Staf tersebut kemudian menanyai saya apakah ada keluarga yang dirawat? Kalau ada di kamar berapa? Saya kemudian memberitahu nama mami saya dan kondisi sebenarnya bahwa sebelumnya memang dirawat di RS Royal Surabaya tersebut, namun kemudian dirujuk ke RSUD Dr Soetomo.Â
Dan tak ada ganti pendamping pasien sebelumnya.

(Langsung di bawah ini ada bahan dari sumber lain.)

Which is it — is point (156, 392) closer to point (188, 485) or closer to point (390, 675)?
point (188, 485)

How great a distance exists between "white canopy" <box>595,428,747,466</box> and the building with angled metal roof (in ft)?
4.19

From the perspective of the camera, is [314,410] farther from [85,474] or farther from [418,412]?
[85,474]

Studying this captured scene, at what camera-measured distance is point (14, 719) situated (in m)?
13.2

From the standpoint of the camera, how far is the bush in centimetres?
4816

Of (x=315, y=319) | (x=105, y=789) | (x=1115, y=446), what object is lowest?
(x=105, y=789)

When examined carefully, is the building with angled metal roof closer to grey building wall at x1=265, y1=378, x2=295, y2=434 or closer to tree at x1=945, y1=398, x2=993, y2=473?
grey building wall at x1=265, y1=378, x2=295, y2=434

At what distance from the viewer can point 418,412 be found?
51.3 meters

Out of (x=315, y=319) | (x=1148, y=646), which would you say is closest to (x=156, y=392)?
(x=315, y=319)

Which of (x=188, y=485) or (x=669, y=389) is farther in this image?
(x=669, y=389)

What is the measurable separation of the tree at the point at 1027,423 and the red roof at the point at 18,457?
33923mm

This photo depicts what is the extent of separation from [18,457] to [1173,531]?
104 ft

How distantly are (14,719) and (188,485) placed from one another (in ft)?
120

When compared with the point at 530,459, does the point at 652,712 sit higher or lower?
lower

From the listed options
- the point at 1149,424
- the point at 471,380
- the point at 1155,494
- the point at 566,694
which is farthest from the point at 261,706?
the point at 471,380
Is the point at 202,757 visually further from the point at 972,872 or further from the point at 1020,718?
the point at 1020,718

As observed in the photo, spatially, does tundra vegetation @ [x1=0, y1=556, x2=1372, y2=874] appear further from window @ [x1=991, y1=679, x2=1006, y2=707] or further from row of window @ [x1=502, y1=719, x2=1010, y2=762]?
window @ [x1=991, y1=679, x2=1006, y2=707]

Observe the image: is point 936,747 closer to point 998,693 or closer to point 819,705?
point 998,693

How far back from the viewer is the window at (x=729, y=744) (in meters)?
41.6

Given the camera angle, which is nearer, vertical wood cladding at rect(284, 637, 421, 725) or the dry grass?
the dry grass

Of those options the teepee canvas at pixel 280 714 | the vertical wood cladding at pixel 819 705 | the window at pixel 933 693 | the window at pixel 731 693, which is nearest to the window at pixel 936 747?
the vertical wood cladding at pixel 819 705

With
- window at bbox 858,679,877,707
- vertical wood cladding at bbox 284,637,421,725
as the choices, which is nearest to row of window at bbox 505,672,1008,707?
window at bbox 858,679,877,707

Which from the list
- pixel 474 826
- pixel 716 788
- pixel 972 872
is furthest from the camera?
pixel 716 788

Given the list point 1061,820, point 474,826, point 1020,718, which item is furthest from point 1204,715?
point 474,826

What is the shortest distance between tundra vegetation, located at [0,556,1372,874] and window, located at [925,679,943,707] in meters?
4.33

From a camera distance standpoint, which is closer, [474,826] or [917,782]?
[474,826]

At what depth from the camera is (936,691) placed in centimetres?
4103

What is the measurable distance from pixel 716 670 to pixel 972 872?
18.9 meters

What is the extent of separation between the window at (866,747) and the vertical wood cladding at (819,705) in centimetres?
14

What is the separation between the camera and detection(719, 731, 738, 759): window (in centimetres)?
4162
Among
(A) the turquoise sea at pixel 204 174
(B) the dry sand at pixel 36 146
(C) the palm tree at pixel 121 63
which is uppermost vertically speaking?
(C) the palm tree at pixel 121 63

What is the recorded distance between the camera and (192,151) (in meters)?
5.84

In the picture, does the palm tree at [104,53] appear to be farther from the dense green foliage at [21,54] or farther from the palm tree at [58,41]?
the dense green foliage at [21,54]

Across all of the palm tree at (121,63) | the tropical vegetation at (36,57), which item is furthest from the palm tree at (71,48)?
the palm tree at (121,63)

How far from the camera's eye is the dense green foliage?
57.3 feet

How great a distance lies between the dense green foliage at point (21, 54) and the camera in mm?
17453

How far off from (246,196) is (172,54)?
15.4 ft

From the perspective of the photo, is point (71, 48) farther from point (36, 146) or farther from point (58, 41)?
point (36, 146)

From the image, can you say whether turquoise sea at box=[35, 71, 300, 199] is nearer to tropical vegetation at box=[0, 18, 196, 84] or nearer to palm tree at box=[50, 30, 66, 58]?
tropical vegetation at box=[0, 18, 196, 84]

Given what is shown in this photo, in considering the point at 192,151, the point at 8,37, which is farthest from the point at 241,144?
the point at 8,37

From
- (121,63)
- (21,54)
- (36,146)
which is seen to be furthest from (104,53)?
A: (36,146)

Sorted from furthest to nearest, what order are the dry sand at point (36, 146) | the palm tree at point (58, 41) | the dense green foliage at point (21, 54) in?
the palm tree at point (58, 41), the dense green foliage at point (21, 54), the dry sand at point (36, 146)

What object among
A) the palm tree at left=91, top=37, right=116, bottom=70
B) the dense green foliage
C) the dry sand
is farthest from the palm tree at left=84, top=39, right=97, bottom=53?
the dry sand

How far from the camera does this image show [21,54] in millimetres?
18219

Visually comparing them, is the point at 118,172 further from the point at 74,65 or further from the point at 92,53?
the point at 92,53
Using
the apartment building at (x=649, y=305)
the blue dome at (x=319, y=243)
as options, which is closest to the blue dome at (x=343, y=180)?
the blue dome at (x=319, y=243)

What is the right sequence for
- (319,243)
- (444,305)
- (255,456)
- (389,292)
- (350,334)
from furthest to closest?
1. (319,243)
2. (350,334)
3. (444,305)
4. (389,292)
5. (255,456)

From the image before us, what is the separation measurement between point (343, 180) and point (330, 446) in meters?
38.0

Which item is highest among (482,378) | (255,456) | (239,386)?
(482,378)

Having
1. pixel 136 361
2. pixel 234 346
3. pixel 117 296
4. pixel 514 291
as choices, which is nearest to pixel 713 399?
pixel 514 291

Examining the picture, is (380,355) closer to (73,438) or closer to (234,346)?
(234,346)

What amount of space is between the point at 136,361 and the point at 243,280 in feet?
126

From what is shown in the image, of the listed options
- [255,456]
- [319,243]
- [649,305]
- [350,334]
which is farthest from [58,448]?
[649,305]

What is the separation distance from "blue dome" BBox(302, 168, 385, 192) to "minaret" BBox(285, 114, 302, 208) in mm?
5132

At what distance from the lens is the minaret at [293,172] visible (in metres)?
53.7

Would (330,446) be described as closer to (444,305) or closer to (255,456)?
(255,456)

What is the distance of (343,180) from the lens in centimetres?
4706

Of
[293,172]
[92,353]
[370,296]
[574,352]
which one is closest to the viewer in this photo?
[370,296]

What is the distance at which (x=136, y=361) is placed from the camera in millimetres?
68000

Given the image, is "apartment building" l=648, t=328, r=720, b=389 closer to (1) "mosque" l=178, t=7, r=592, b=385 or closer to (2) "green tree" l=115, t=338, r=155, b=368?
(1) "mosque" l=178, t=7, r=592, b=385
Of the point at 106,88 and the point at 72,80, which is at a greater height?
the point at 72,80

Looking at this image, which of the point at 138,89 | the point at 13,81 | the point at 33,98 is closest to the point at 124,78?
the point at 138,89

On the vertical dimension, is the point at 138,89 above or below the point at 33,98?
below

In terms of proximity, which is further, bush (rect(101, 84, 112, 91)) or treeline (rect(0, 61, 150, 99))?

Tadinya saya berpikir andaikata bisa, saya akan membawa serta motor tersebut waktu bersama dengan mobil Ambulans. Membuntutinya dari belakang. Namun hal ini tidak bisa dan tak boleh dilakukan, karena pasien di dalam Ambulans perlu pendamping di sebelahnya. Saat masuk IGD pun perlu pengurusan kelengkapan registrasi. Akhirnya, hingga sepeda motor tersebut keluar dari RS Royal Surabaya, saya hanya dikenai tarif Rp. 15.000,- dari yang seharusnya Rp. 55.000,-
Saya baru bisa mengambil sepeda motor di RSUD Dr Soetomo saat sudah memulangkan mami saya dengan transportasi privat taksi online---karena menurut dokter, kondisinya sudah membaik dan bisa pulang. Ini di luar ekspektasi saya karena mami saya masih dipasang selang sonde (selang yang masuk dari hidung tembus ke lambung untuk asupan cair). Padahal posisi saya sebagai pendamping pasien pun baru bisa digantikan pada hari itu dimana adik saya dan suaminya sudah membawa pakaian selimut dan lainnya sebagai persiapan rawat inap seminggu ke depannya. Dan Anda bisa mengulang sub dua artikel ini untuk alur selanjutnya.
Meski tarif parkir di RS Royal Surabaya---yang merupakan swasta---terasa lebih manusiawi menurut pengalaman saya, yang saya keluhkan secara garis besar hanya satu yakni sesuai judul ini. Tentang ketidakjelasan klausul pada papan parkir di depan Rumah Sakit plat merah tadi yang kurang jelas dan informatif.